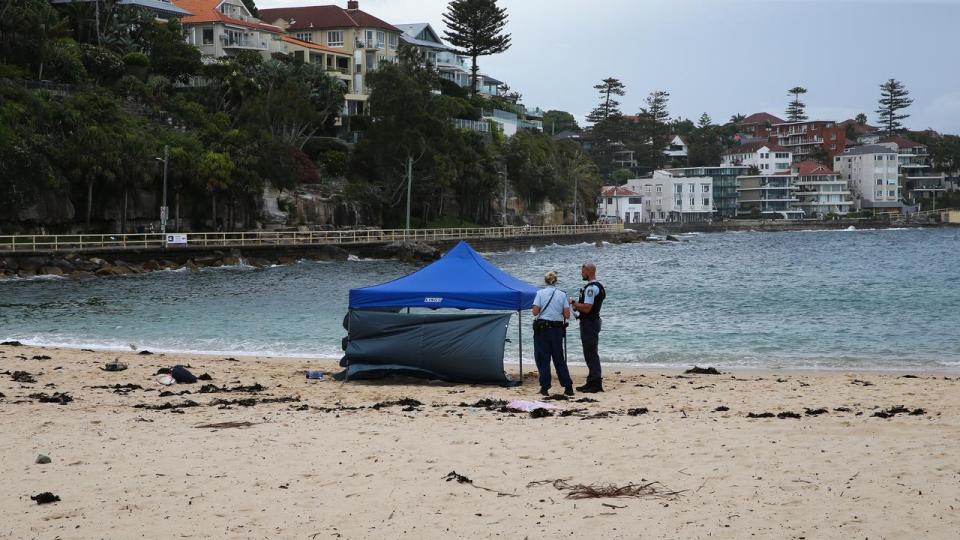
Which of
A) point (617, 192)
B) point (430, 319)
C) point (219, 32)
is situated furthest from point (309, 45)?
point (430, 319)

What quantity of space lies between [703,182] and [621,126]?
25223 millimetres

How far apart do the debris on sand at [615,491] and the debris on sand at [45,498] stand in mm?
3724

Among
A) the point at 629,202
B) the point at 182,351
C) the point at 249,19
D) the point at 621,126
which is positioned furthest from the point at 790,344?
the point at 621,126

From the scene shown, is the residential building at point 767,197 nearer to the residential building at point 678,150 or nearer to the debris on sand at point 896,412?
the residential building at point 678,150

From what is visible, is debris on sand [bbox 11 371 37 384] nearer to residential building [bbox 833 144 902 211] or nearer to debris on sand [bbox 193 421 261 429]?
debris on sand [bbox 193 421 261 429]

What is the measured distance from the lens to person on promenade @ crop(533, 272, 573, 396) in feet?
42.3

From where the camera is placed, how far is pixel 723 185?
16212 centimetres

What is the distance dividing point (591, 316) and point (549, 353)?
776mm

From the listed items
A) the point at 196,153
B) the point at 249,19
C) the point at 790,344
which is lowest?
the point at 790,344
━━━━
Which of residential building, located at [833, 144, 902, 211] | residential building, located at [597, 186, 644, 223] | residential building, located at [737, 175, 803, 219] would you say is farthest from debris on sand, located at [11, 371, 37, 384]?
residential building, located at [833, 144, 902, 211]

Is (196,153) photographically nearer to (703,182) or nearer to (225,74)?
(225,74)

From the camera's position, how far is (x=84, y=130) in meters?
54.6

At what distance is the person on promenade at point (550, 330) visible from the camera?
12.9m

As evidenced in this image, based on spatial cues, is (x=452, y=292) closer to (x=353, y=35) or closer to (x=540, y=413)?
━━━━
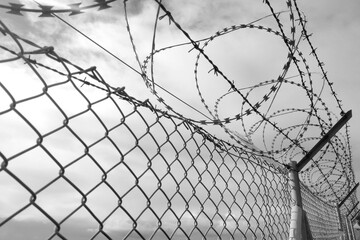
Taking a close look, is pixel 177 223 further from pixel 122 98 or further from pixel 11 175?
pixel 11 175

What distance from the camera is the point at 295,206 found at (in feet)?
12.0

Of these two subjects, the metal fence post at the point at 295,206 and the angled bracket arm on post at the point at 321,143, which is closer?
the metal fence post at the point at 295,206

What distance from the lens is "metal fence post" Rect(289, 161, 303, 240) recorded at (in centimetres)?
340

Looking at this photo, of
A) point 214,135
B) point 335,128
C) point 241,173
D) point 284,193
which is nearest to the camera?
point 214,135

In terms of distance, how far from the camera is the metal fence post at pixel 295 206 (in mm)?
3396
━━━━
## COSA FARE
Conta le righe delle voci qui sopra che contengono la parola "this". Rispondi soltanto con il numero.

## SOLUZIONE
2